FileLinx | Beheerdershandleiding
×
Menu
Index

22.2. Instellingen in Azure

Ten eerste dient er een nieuwe app-registratie in Azure gemaakt te worden. Navigeer in het Azure portal naar "register" en klik op "New registration".
 
 
Kies vervolgens een logische naam voor de app-registratie, in dit geval is gekozen voor FileLinx Mailtool.
 
Selecteerd vervolgens 'Single tenant' als supported account types.
 
Klik tot slot op 'Register'.
 
Voor de app-registratie zijn nu een Application (client) ID en een Directory (tenant) ID gegenereerd, deze zijn te vinden op de overview pagina van de app-registratie. Deze gegevens zijn later nodig om de app ook in FileLinx vast te leggen. Er dient nu ook nog een Secret gegenereerd te worden.
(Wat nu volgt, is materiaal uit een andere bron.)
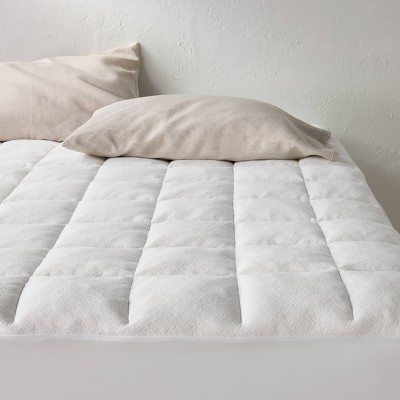 Memory Foam & Down Alternative Mattress Pad - Casaluna™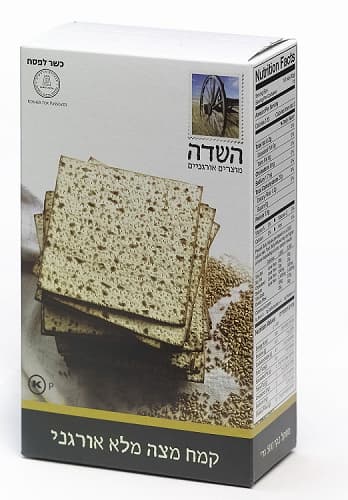 קמח מצה אורגני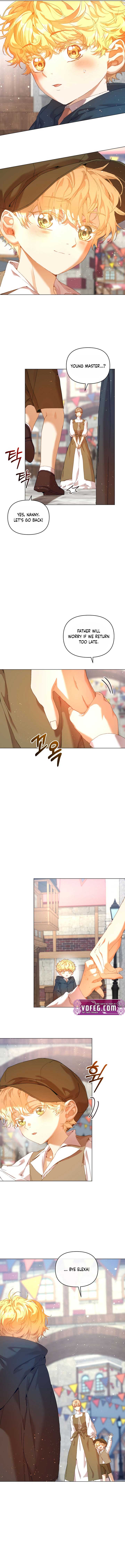 I’m the Villainous Male Lead’s Terminally Ill Aunt Chapter 28 - Page 8
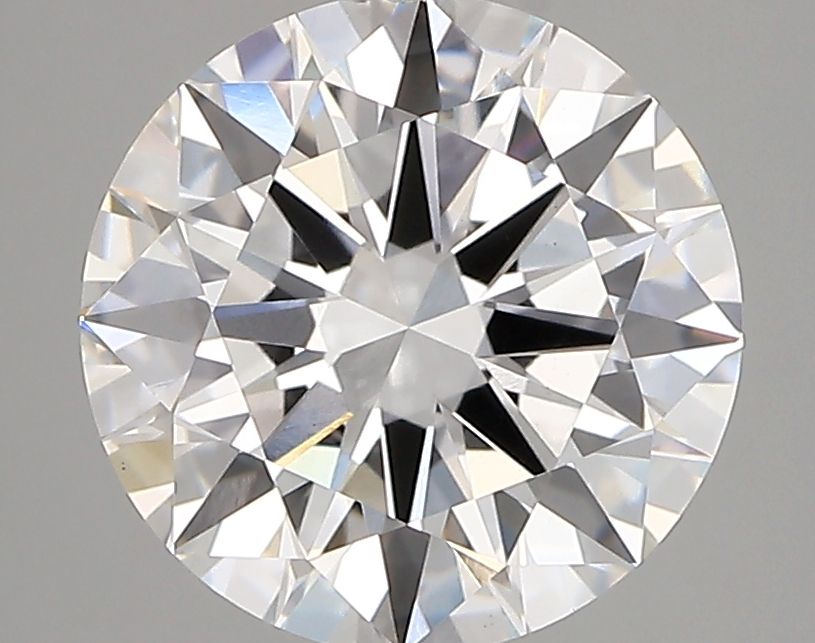 Lab Grown Diamond Lab-grown 3,03Ct D-VVS2 Round - IGILG786623733 1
Navigeer naar "Certificates & Secrets", te vinden onder "Manage".
 
 
Klik vervolgens op "New client secret", vul een passende omschrijving in en selecteer een geldigheidsduur voor het secret. De value van het secret is ook nodig in de instellingen van FileLinx.
 
 
Nu de app-registratie voltooid is dienen er nog API permissions uitgedeeld te worden waarmee bepaald wordt wat deze app allemaal mag. Navigeer naar "API permissions" onder "Manage".
 
 
Eventuele default permissions kunnen verwijderd worden. klik vervolgens op "Add a permission", en klik vervolgens op "Microsoft Graph".
 
Klik vervolgens op "Application permissions". Zoek naar "mail.readwrite", selecteer dit recht en klik op "Add permissions".
Klik tot slot op "Grant Admin Consent".